Sus manos tiraron con fuerza de mis bragas hasta lograr arrancármelas. Me acarició el culo, separando y amasando las nalgas.
—Muy a mi pesar, tendré que enseñarle lo que es la fornicación, para que sepa defenderse de sus feroces embestidas.
Su vehemente lengua de predicador, la misma que, para mi deleite, se obstinaba en tratarme de usted, recorrió mis ingles y mi pubis antes de lanzarse a una concienzuda exploración de mi vulva. Su saliva agudizaba mi tendencia a fundirme en tales situaciones. Vi que tenía la nariz reluciente de mis estalactitas y empecé a moverme furiosamente en torno a su boca hasta que las violentas contracciones del orgasmo calmaron mi ansia.
Pero las valiosas enseñanzas de mi querido predicador no acabaron ahí. No bien hube gozado, me tumbó con brutalidad en el suelo, boca abajo, y me penetró furiosamente por la vía ordinaria y por la extraordinaria alternativamente, mientras por el espejo que cubría una de las paredes del vestíbulo de mi casa yo contemplaba el hipnótico y cada vez más frenético vaivén de sus musculosas nalgas, hendidas por unos adorables hoyuelos.
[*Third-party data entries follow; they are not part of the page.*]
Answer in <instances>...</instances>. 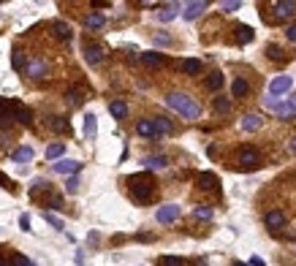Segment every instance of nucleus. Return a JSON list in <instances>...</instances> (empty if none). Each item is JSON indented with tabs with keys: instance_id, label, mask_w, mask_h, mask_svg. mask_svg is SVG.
Masks as SVG:
<instances>
[{
	"instance_id": "b1692460",
	"label": "nucleus",
	"mask_w": 296,
	"mask_h": 266,
	"mask_svg": "<svg viewBox=\"0 0 296 266\" xmlns=\"http://www.w3.org/2000/svg\"><path fill=\"white\" fill-rule=\"evenodd\" d=\"M104 25H106V17H104V14H98V11H92V14L84 17V27H87V30H101Z\"/></svg>"
},
{
	"instance_id": "412c9836",
	"label": "nucleus",
	"mask_w": 296,
	"mask_h": 266,
	"mask_svg": "<svg viewBox=\"0 0 296 266\" xmlns=\"http://www.w3.org/2000/svg\"><path fill=\"white\" fill-rule=\"evenodd\" d=\"M196 182H199L201 190H215V187H217V177L212 174V171H201V174L196 177Z\"/></svg>"
},
{
	"instance_id": "a18cd8bd",
	"label": "nucleus",
	"mask_w": 296,
	"mask_h": 266,
	"mask_svg": "<svg viewBox=\"0 0 296 266\" xmlns=\"http://www.w3.org/2000/svg\"><path fill=\"white\" fill-rule=\"evenodd\" d=\"M19 228H22V231H30V217H27V215L19 217Z\"/></svg>"
},
{
	"instance_id": "dca6fc26",
	"label": "nucleus",
	"mask_w": 296,
	"mask_h": 266,
	"mask_svg": "<svg viewBox=\"0 0 296 266\" xmlns=\"http://www.w3.org/2000/svg\"><path fill=\"white\" fill-rule=\"evenodd\" d=\"M275 114H277V120H293V117H296L293 101H291V98H288V101H280V104L275 106Z\"/></svg>"
},
{
	"instance_id": "2eb2a0df",
	"label": "nucleus",
	"mask_w": 296,
	"mask_h": 266,
	"mask_svg": "<svg viewBox=\"0 0 296 266\" xmlns=\"http://www.w3.org/2000/svg\"><path fill=\"white\" fill-rule=\"evenodd\" d=\"M285 212H280V209H272V212H267V217H264V223H267L269 231H280L285 225Z\"/></svg>"
},
{
	"instance_id": "c03bdc74",
	"label": "nucleus",
	"mask_w": 296,
	"mask_h": 266,
	"mask_svg": "<svg viewBox=\"0 0 296 266\" xmlns=\"http://www.w3.org/2000/svg\"><path fill=\"white\" fill-rule=\"evenodd\" d=\"M0 185H3L6 190H17V187H14V182H11V179L6 177V174H0Z\"/></svg>"
},
{
	"instance_id": "6ab92c4d",
	"label": "nucleus",
	"mask_w": 296,
	"mask_h": 266,
	"mask_svg": "<svg viewBox=\"0 0 296 266\" xmlns=\"http://www.w3.org/2000/svg\"><path fill=\"white\" fill-rule=\"evenodd\" d=\"M239 125H242V130H247V133L261 130V128H264V117H261V114H245Z\"/></svg>"
},
{
	"instance_id": "4468645a",
	"label": "nucleus",
	"mask_w": 296,
	"mask_h": 266,
	"mask_svg": "<svg viewBox=\"0 0 296 266\" xmlns=\"http://www.w3.org/2000/svg\"><path fill=\"white\" fill-rule=\"evenodd\" d=\"M136 133H139V136H144V139H160L155 120H139L136 122Z\"/></svg>"
},
{
	"instance_id": "393cba45",
	"label": "nucleus",
	"mask_w": 296,
	"mask_h": 266,
	"mask_svg": "<svg viewBox=\"0 0 296 266\" xmlns=\"http://www.w3.org/2000/svg\"><path fill=\"white\" fill-rule=\"evenodd\" d=\"M109 114H112L114 120H125L128 117V104L125 101H112V104H109Z\"/></svg>"
},
{
	"instance_id": "ea45409f",
	"label": "nucleus",
	"mask_w": 296,
	"mask_h": 266,
	"mask_svg": "<svg viewBox=\"0 0 296 266\" xmlns=\"http://www.w3.org/2000/svg\"><path fill=\"white\" fill-rule=\"evenodd\" d=\"M193 215H196L199 220H209V217H212V209H209V207H196V209H193Z\"/></svg>"
},
{
	"instance_id": "f8f14e48",
	"label": "nucleus",
	"mask_w": 296,
	"mask_h": 266,
	"mask_svg": "<svg viewBox=\"0 0 296 266\" xmlns=\"http://www.w3.org/2000/svg\"><path fill=\"white\" fill-rule=\"evenodd\" d=\"M106 57V52H104V46H98V44H84V60L90 62V65H101Z\"/></svg>"
},
{
	"instance_id": "2f4dec72",
	"label": "nucleus",
	"mask_w": 296,
	"mask_h": 266,
	"mask_svg": "<svg viewBox=\"0 0 296 266\" xmlns=\"http://www.w3.org/2000/svg\"><path fill=\"white\" fill-rule=\"evenodd\" d=\"M11 54H14V57H11V62H14V71L25 74V65H27V60H30V57H22V49H14Z\"/></svg>"
},
{
	"instance_id": "58836bf2",
	"label": "nucleus",
	"mask_w": 296,
	"mask_h": 266,
	"mask_svg": "<svg viewBox=\"0 0 296 266\" xmlns=\"http://www.w3.org/2000/svg\"><path fill=\"white\" fill-rule=\"evenodd\" d=\"M44 220L49 223V225H54L57 231H63V220H60L57 215H52V212H44Z\"/></svg>"
},
{
	"instance_id": "423d86ee",
	"label": "nucleus",
	"mask_w": 296,
	"mask_h": 266,
	"mask_svg": "<svg viewBox=\"0 0 296 266\" xmlns=\"http://www.w3.org/2000/svg\"><path fill=\"white\" fill-rule=\"evenodd\" d=\"M46 71H49V65H46L44 57H30L27 65H25V76H27V79H44Z\"/></svg>"
},
{
	"instance_id": "a878e982",
	"label": "nucleus",
	"mask_w": 296,
	"mask_h": 266,
	"mask_svg": "<svg viewBox=\"0 0 296 266\" xmlns=\"http://www.w3.org/2000/svg\"><path fill=\"white\" fill-rule=\"evenodd\" d=\"M84 136H87L90 142H95V136H98V120H95V114H84Z\"/></svg>"
},
{
	"instance_id": "f704fd0d",
	"label": "nucleus",
	"mask_w": 296,
	"mask_h": 266,
	"mask_svg": "<svg viewBox=\"0 0 296 266\" xmlns=\"http://www.w3.org/2000/svg\"><path fill=\"white\" fill-rule=\"evenodd\" d=\"M212 106H215L217 114H228V112H231V101H228V98H215Z\"/></svg>"
},
{
	"instance_id": "5701e85b",
	"label": "nucleus",
	"mask_w": 296,
	"mask_h": 266,
	"mask_svg": "<svg viewBox=\"0 0 296 266\" xmlns=\"http://www.w3.org/2000/svg\"><path fill=\"white\" fill-rule=\"evenodd\" d=\"M147 169H155V171H160V169H166L169 166V158L166 155H147V158L142 160Z\"/></svg>"
},
{
	"instance_id": "7c9ffc66",
	"label": "nucleus",
	"mask_w": 296,
	"mask_h": 266,
	"mask_svg": "<svg viewBox=\"0 0 296 266\" xmlns=\"http://www.w3.org/2000/svg\"><path fill=\"white\" fill-rule=\"evenodd\" d=\"M17 122H22V125H33V112H30L27 106H22V104H17Z\"/></svg>"
},
{
	"instance_id": "603ef678",
	"label": "nucleus",
	"mask_w": 296,
	"mask_h": 266,
	"mask_svg": "<svg viewBox=\"0 0 296 266\" xmlns=\"http://www.w3.org/2000/svg\"><path fill=\"white\" fill-rule=\"evenodd\" d=\"M196 266H207V261H196Z\"/></svg>"
},
{
	"instance_id": "a211bd4d",
	"label": "nucleus",
	"mask_w": 296,
	"mask_h": 266,
	"mask_svg": "<svg viewBox=\"0 0 296 266\" xmlns=\"http://www.w3.org/2000/svg\"><path fill=\"white\" fill-rule=\"evenodd\" d=\"M33 147H30V144H19L17 147V150H14L11 152V160L14 163H30V160H33Z\"/></svg>"
},
{
	"instance_id": "09e8293b",
	"label": "nucleus",
	"mask_w": 296,
	"mask_h": 266,
	"mask_svg": "<svg viewBox=\"0 0 296 266\" xmlns=\"http://www.w3.org/2000/svg\"><path fill=\"white\" fill-rule=\"evenodd\" d=\"M250 266H264V258H258V255H253V258H250Z\"/></svg>"
},
{
	"instance_id": "f03ea898",
	"label": "nucleus",
	"mask_w": 296,
	"mask_h": 266,
	"mask_svg": "<svg viewBox=\"0 0 296 266\" xmlns=\"http://www.w3.org/2000/svg\"><path fill=\"white\" fill-rule=\"evenodd\" d=\"M128 185H130V195H134V201H139V204H147V201L152 198V193H155V185H152L150 174L128 177Z\"/></svg>"
},
{
	"instance_id": "7ed1b4c3",
	"label": "nucleus",
	"mask_w": 296,
	"mask_h": 266,
	"mask_svg": "<svg viewBox=\"0 0 296 266\" xmlns=\"http://www.w3.org/2000/svg\"><path fill=\"white\" fill-rule=\"evenodd\" d=\"M237 163H239V169L253 171V169L261 166V152L255 150V147H242V150H239V155H237Z\"/></svg>"
},
{
	"instance_id": "1a4fd4ad",
	"label": "nucleus",
	"mask_w": 296,
	"mask_h": 266,
	"mask_svg": "<svg viewBox=\"0 0 296 266\" xmlns=\"http://www.w3.org/2000/svg\"><path fill=\"white\" fill-rule=\"evenodd\" d=\"M209 9V3L207 0H193V3H185V9H182V17L188 19V22H193V19H199L201 14H204Z\"/></svg>"
},
{
	"instance_id": "20e7f679",
	"label": "nucleus",
	"mask_w": 296,
	"mask_h": 266,
	"mask_svg": "<svg viewBox=\"0 0 296 266\" xmlns=\"http://www.w3.org/2000/svg\"><path fill=\"white\" fill-rule=\"evenodd\" d=\"M17 122V101L0 98V128H11Z\"/></svg>"
},
{
	"instance_id": "3c124183",
	"label": "nucleus",
	"mask_w": 296,
	"mask_h": 266,
	"mask_svg": "<svg viewBox=\"0 0 296 266\" xmlns=\"http://www.w3.org/2000/svg\"><path fill=\"white\" fill-rule=\"evenodd\" d=\"M0 266H9V261H6V258H3V255H0Z\"/></svg>"
},
{
	"instance_id": "8fccbe9b",
	"label": "nucleus",
	"mask_w": 296,
	"mask_h": 266,
	"mask_svg": "<svg viewBox=\"0 0 296 266\" xmlns=\"http://www.w3.org/2000/svg\"><path fill=\"white\" fill-rule=\"evenodd\" d=\"M231 266H250V263H242V261H234Z\"/></svg>"
},
{
	"instance_id": "c756f323",
	"label": "nucleus",
	"mask_w": 296,
	"mask_h": 266,
	"mask_svg": "<svg viewBox=\"0 0 296 266\" xmlns=\"http://www.w3.org/2000/svg\"><path fill=\"white\" fill-rule=\"evenodd\" d=\"M63 152H65V144L63 142H54V144L46 147V160H57Z\"/></svg>"
},
{
	"instance_id": "a19ab883",
	"label": "nucleus",
	"mask_w": 296,
	"mask_h": 266,
	"mask_svg": "<svg viewBox=\"0 0 296 266\" xmlns=\"http://www.w3.org/2000/svg\"><path fill=\"white\" fill-rule=\"evenodd\" d=\"M220 9H223L225 14H231V11H239V9H242V3H239V0H228V3H220Z\"/></svg>"
},
{
	"instance_id": "72a5a7b5",
	"label": "nucleus",
	"mask_w": 296,
	"mask_h": 266,
	"mask_svg": "<svg viewBox=\"0 0 296 266\" xmlns=\"http://www.w3.org/2000/svg\"><path fill=\"white\" fill-rule=\"evenodd\" d=\"M267 57L275 60V62H280V60H285V52L280 49L277 44H269V46H267Z\"/></svg>"
},
{
	"instance_id": "bb28decb",
	"label": "nucleus",
	"mask_w": 296,
	"mask_h": 266,
	"mask_svg": "<svg viewBox=\"0 0 296 266\" xmlns=\"http://www.w3.org/2000/svg\"><path fill=\"white\" fill-rule=\"evenodd\" d=\"M247 92H250V84H247V79H242V76H237L231 84V95L234 98H245Z\"/></svg>"
},
{
	"instance_id": "cd10ccee",
	"label": "nucleus",
	"mask_w": 296,
	"mask_h": 266,
	"mask_svg": "<svg viewBox=\"0 0 296 266\" xmlns=\"http://www.w3.org/2000/svg\"><path fill=\"white\" fill-rule=\"evenodd\" d=\"M234 33H237V44H250L255 38L253 27H247V25H237V27H234Z\"/></svg>"
},
{
	"instance_id": "de8ad7c7",
	"label": "nucleus",
	"mask_w": 296,
	"mask_h": 266,
	"mask_svg": "<svg viewBox=\"0 0 296 266\" xmlns=\"http://www.w3.org/2000/svg\"><path fill=\"white\" fill-rule=\"evenodd\" d=\"M288 152H291V155H296V136H291V139H288Z\"/></svg>"
},
{
	"instance_id": "9b49d317",
	"label": "nucleus",
	"mask_w": 296,
	"mask_h": 266,
	"mask_svg": "<svg viewBox=\"0 0 296 266\" xmlns=\"http://www.w3.org/2000/svg\"><path fill=\"white\" fill-rule=\"evenodd\" d=\"M49 30H52V36L57 38V41H71V38H74L71 25H68V22H63V19H54L52 25H49Z\"/></svg>"
},
{
	"instance_id": "c9c22d12",
	"label": "nucleus",
	"mask_w": 296,
	"mask_h": 266,
	"mask_svg": "<svg viewBox=\"0 0 296 266\" xmlns=\"http://www.w3.org/2000/svg\"><path fill=\"white\" fill-rule=\"evenodd\" d=\"M82 101H84V98H82L79 90H68V92H65V104H68V106L76 109V106H82Z\"/></svg>"
},
{
	"instance_id": "6e6552de",
	"label": "nucleus",
	"mask_w": 296,
	"mask_h": 266,
	"mask_svg": "<svg viewBox=\"0 0 296 266\" xmlns=\"http://www.w3.org/2000/svg\"><path fill=\"white\" fill-rule=\"evenodd\" d=\"M180 215H182V209L177 204H163L158 212H155V220H158L160 225H169V223H174Z\"/></svg>"
},
{
	"instance_id": "39448f33",
	"label": "nucleus",
	"mask_w": 296,
	"mask_h": 266,
	"mask_svg": "<svg viewBox=\"0 0 296 266\" xmlns=\"http://www.w3.org/2000/svg\"><path fill=\"white\" fill-rule=\"evenodd\" d=\"M272 9V19H291L296 14V0H275V3H269Z\"/></svg>"
},
{
	"instance_id": "4c0bfd02",
	"label": "nucleus",
	"mask_w": 296,
	"mask_h": 266,
	"mask_svg": "<svg viewBox=\"0 0 296 266\" xmlns=\"http://www.w3.org/2000/svg\"><path fill=\"white\" fill-rule=\"evenodd\" d=\"M158 263L160 266H185V261H182V258H177V255H163Z\"/></svg>"
},
{
	"instance_id": "37998d69",
	"label": "nucleus",
	"mask_w": 296,
	"mask_h": 266,
	"mask_svg": "<svg viewBox=\"0 0 296 266\" xmlns=\"http://www.w3.org/2000/svg\"><path fill=\"white\" fill-rule=\"evenodd\" d=\"M285 38H288V41H296V22L285 27Z\"/></svg>"
},
{
	"instance_id": "0eeeda50",
	"label": "nucleus",
	"mask_w": 296,
	"mask_h": 266,
	"mask_svg": "<svg viewBox=\"0 0 296 266\" xmlns=\"http://www.w3.org/2000/svg\"><path fill=\"white\" fill-rule=\"evenodd\" d=\"M293 90V76H275V79L269 82V95H285V92H291Z\"/></svg>"
},
{
	"instance_id": "9d476101",
	"label": "nucleus",
	"mask_w": 296,
	"mask_h": 266,
	"mask_svg": "<svg viewBox=\"0 0 296 266\" xmlns=\"http://www.w3.org/2000/svg\"><path fill=\"white\" fill-rule=\"evenodd\" d=\"M79 169H82V163H79V160H68V158L57 160V163H52V171H54V174H63V177H74Z\"/></svg>"
},
{
	"instance_id": "4be33fe9",
	"label": "nucleus",
	"mask_w": 296,
	"mask_h": 266,
	"mask_svg": "<svg viewBox=\"0 0 296 266\" xmlns=\"http://www.w3.org/2000/svg\"><path fill=\"white\" fill-rule=\"evenodd\" d=\"M142 62L147 68H160L163 62H166V57H163L160 52H142Z\"/></svg>"
},
{
	"instance_id": "49530a36",
	"label": "nucleus",
	"mask_w": 296,
	"mask_h": 266,
	"mask_svg": "<svg viewBox=\"0 0 296 266\" xmlns=\"http://www.w3.org/2000/svg\"><path fill=\"white\" fill-rule=\"evenodd\" d=\"M155 44H158V46H169V44H171V38H169V36H163V33H160L158 38H155Z\"/></svg>"
},
{
	"instance_id": "e433bc0d",
	"label": "nucleus",
	"mask_w": 296,
	"mask_h": 266,
	"mask_svg": "<svg viewBox=\"0 0 296 266\" xmlns=\"http://www.w3.org/2000/svg\"><path fill=\"white\" fill-rule=\"evenodd\" d=\"M9 266H33V261H30L27 255H22V253H14L11 261H9Z\"/></svg>"
},
{
	"instance_id": "473e14b6",
	"label": "nucleus",
	"mask_w": 296,
	"mask_h": 266,
	"mask_svg": "<svg viewBox=\"0 0 296 266\" xmlns=\"http://www.w3.org/2000/svg\"><path fill=\"white\" fill-rule=\"evenodd\" d=\"M155 125H158V133H160V136H169V133H174V125H171L166 117H155Z\"/></svg>"
},
{
	"instance_id": "f3484780",
	"label": "nucleus",
	"mask_w": 296,
	"mask_h": 266,
	"mask_svg": "<svg viewBox=\"0 0 296 266\" xmlns=\"http://www.w3.org/2000/svg\"><path fill=\"white\" fill-rule=\"evenodd\" d=\"M46 128L54 130V133H71V122L65 120V117H60V114H54L46 120Z\"/></svg>"
},
{
	"instance_id": "c85d7f7f",
	"label": "nucleus",
	"mask_w": 296,
	"mask_h": 266,
	"mask_svg": "<svg viewBox=\"0 0 296 266\" xmlns=\"http://www.w3.org/2000/svg\"><path fill=\"white\" fill-rule=\"evenodd\" d=\"M223 82H225V76H223L220 71H212V74H209V76H207V82H204V84H207V90H212V92H217V90H220V87H223Z\"/></svg>"
},
{
	"instance_id": "f257e3e1",
	"label": "nucleus",
	"mask_w": 296,
	"mask_h": 266,
	"mask_svg": "<svg viewBox=\"0 0 296 266\" xmlns=\"http://www.w3.org/2000/svg\"><path fill=\"white\" fill-rule=\"evenodd\" d=\"M166 106L171 112H177L182 120H199L201 117V106L196 98H190L188 92H169L166 95Z\"/></svg>"
},
{
	"instance_id": "79ce46f5",
	"label": "nucleus",
	"mask_w": 296,
	"mask_h": 266,
	"mask_svg": "<svg viewBox=\"0 0 296 266\" xmlns=\"http://www.w3.org/2000/svg\"><path fill=\"white\" fill-rule=\"evenodd\" d=\"M79 190V177H68V182H65V193H76Z\"/></svg>"
},
{
	"instance_id": "aec40b11",
	"label": "nucleus",
	"mask_w": 296,
	"mask_h": 266,
	"mask_svg": "<svg viewBox=\"0 0 296 266\" xmlns=\"http://www.w3.org/2000/svg\"><path fill=\"white\" fill-rule=\"evenodd\" d=\"M182 9H185V6H180V3H166V6L158 11V19H160V22H171Z\"/></svg>"
},
{
	"instance_id": "ddd939ff",
	"label": "nucleus",
	"mask_w": 296,
	"mask_h": 266,
	"mask_svg": "<svg viewBox=\"0 0 296 266\" xmlns=\"http://www.w3.org/2000/svg\"><path fill=\"white\" fill-rule=\"evenodd\" d=\"M180 71L185 76H199L201 71H204V62L196 60V57H185V60H180Z\"/></svg>"
},
{
	"instance_id": "864d4df0",
	"label": "nucleus",
	"mask_w": 296,
	"mask_h": 266,
	"mask_svg": "<svg viewBox=\"0 0 296 266\" xmlns=\"http://www.w3.org/2000/svg\"><path fill=\"white\" fill-rule=\"evenodd\" d=\"M291 101H293V106H296V95H293V98H291Z\"/></svg>"
}]
</instances>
En cuanto acabó nuestra salvaje coyunda, le juré a mi querido predicador que jamás volvería a practicar esas guarradas y él abandonó mi casa con la sonrisa de un arcángel satisfecho tras haber cumplido una delicada misión.
A lo largo de estos diez años, mi imprevisible y camaleónico amante ha reaparecido encarnando, entre otros muchos personajes, al butanero (en esa ocasión yo no tenía dinero y me vi obligada a pagar en especies), a un ascensorista novato y víctima de una despiadada claustrofobia, al acomodador de un cine X, al dependiente de unos grandes almacenes que me aconsejó en la compra de varios conjuntos de ropa interior, al director de una sucursal bancaria al que yo iba a solicitar un crédito (y vaya si me lo concedió) y así sucesivamente. Jamás nos hemos apartado ni un ápice de los personajes que elegimos cada vez. No conozco su nombre verdadero ni tengo la menor idea acerca de a qué se dedica cuando no irrumpe en mi vida. Nunca sé cuándo ni bajo qué disfraz reaparecerá. Ni falta que me hace, la verdad. En cualquier caso, mi vida erótica es mucho más divertida y estimulante desde que él (¿o
debería decir esa colección de perfectos desconocidos?) juega conmigo de vez en cuando.